QUOTED PASSAGE below:
"If I didn't have the farm boy background, I could have killed myself driving tractors on these steep hills." - Earl Jones
Abacela's Fault Line Vineyards, named for its location on the Klamath/Coastal Range fault, has slopes that range from flat to 43%, with an average grade of 13%. (By comparison, Interstate 5's notorious Siskiyou Summit mountain pass on the Oregon-California border is a 6% grade.)
The Fault Line Vineyards range almost 300 feet in elevation from 526 to 816 ft above sea level and comprise three main areas:
- Cox's Rock Parcel (named for an early settler) has southerly slopes that average 12% grade, and elevation ranging from 526 to 640 ft, with an average of 590 ft.
- Cobblestone Hill Parcel, and its Grand Hill subsection, has a varied topography with south, west and north facing slopes. Its most dramatic feature is the steep rise to the top of Cobblestone Hill (760 ft) that comprises South Face block. The vineyard blocks average 690 ft in elevation. Slopes range from nearly flat to 42% on the South Face block, with an average of 18%. The peak vineyard elevation is 816 ft atop Grand Hill.
End of QUOTED PASSAGE.
INFORMATION below:
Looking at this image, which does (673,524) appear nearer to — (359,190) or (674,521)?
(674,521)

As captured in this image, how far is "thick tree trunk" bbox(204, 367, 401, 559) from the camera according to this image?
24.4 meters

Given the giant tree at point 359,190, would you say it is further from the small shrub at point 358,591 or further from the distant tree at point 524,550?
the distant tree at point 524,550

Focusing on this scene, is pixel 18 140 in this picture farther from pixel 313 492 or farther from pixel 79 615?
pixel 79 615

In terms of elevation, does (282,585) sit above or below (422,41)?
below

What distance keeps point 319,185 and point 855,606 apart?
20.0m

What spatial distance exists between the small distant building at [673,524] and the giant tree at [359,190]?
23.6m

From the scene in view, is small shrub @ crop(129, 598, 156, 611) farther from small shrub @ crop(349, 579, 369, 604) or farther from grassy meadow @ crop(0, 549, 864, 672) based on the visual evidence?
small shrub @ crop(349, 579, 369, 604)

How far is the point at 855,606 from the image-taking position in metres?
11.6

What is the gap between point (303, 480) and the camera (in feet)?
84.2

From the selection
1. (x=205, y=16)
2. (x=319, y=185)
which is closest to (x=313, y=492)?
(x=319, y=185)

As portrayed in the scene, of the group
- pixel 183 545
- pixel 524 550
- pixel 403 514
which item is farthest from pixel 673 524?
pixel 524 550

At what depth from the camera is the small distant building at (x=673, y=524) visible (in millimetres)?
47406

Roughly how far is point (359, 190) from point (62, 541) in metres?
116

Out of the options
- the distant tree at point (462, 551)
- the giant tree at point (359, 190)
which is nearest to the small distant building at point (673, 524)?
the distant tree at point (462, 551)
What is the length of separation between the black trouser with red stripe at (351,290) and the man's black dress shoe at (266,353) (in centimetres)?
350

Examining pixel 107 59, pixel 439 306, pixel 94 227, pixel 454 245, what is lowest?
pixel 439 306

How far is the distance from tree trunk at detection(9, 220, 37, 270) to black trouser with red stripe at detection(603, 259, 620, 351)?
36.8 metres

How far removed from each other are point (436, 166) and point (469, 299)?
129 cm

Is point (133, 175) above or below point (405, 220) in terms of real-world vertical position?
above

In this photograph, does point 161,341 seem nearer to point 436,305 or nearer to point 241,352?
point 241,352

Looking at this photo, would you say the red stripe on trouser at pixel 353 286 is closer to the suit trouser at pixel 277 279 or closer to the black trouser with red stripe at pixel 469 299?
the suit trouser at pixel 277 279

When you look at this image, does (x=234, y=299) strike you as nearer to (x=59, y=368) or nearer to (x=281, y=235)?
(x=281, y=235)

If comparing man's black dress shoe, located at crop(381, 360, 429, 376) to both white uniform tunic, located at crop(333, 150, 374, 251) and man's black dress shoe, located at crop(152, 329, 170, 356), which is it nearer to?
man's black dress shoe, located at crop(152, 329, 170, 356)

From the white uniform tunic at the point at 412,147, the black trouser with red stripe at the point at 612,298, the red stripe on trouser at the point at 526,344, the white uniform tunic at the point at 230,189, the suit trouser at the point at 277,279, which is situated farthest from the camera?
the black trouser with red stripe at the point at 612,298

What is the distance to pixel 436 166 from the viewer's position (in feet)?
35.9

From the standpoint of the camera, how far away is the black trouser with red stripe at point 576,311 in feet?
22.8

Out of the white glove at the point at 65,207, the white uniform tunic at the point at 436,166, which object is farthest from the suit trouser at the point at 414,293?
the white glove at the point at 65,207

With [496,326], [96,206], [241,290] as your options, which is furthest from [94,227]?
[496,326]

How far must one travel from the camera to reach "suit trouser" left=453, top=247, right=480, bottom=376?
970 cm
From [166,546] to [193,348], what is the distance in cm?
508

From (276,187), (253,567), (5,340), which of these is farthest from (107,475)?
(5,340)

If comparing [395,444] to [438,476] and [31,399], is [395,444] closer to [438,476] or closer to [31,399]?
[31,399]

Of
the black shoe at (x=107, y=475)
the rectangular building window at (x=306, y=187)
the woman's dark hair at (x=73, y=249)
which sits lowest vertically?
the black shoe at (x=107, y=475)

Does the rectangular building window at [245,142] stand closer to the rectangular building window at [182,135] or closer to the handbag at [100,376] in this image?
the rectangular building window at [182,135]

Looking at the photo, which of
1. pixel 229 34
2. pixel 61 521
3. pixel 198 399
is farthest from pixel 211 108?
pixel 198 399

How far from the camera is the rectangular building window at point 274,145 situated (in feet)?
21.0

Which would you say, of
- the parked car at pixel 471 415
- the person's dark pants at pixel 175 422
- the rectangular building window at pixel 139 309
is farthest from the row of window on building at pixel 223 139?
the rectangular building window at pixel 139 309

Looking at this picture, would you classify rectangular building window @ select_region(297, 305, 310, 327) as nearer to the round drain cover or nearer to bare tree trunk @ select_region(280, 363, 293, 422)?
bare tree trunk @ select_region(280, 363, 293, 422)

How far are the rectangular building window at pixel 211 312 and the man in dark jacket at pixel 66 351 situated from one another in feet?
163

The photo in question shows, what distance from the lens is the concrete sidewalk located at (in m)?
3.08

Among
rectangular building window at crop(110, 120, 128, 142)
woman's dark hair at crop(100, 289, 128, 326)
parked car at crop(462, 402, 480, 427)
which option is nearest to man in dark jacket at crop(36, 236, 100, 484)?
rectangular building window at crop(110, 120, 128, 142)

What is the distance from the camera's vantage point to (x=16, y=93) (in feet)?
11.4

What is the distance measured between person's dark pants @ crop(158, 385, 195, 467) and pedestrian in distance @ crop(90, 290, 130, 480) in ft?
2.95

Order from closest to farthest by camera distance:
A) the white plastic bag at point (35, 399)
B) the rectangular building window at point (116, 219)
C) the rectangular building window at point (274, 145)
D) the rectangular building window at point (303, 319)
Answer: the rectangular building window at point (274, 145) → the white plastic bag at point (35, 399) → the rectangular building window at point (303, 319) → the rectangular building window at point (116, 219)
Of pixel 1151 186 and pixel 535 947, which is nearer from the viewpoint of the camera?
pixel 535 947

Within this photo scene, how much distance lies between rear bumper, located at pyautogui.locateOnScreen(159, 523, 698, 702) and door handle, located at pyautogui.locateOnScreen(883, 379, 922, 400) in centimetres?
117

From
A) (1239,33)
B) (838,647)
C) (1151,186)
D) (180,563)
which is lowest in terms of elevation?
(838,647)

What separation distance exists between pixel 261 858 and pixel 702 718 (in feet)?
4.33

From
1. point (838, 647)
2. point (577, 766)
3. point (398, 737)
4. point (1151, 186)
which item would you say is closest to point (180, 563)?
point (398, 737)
End of INFORMATION.
▶ _WORK REQUEST 1_
In the vineyard text, reproduce verbatim the passage starting at "The Fault Line" and ending at "atop Grand Hill.".
▶ _WORK REQUEST 2_
Using the vineyard text, answer the following:
(a) What is the average grade of the Fault Line Vineyards?
(b) What is the elevation range of the Cox's Rock Parcel?
(c) Where is the peak vineyard elevation, and how high is it?

▶ _ANSWER SECTION 1_
The Fault Line Vineyards range almost 300 feet in elevation from 526 to 816 ft above sea level and comprise three main areas:
- Cox's Rock Parcel (named for an early settler) has southerly slopes that average 12% grade, and elevation ranging from 526 to 640 ft, with an average of 590 ft.
- Cobblestone Hill Parcel, and its Grand Hill subsection, has a varied topography with south, west and north facing slopes. Its most dramatic feature is the steep rise to the top of Cobblestone Hill (760 ft) that comprises South Face block. The vineyard blocks average 690 ft in elevation. Slopes range from nearly flat to 42% on the South Face block, with an average of 18%. The peak vineyard elevation is 816 ft atop Grand Hill.

▶ _ANSWER SECTION 2_
(a) 13%
(b) 526 to 640 ft
(c) Atop Grand Hill, at 816 ft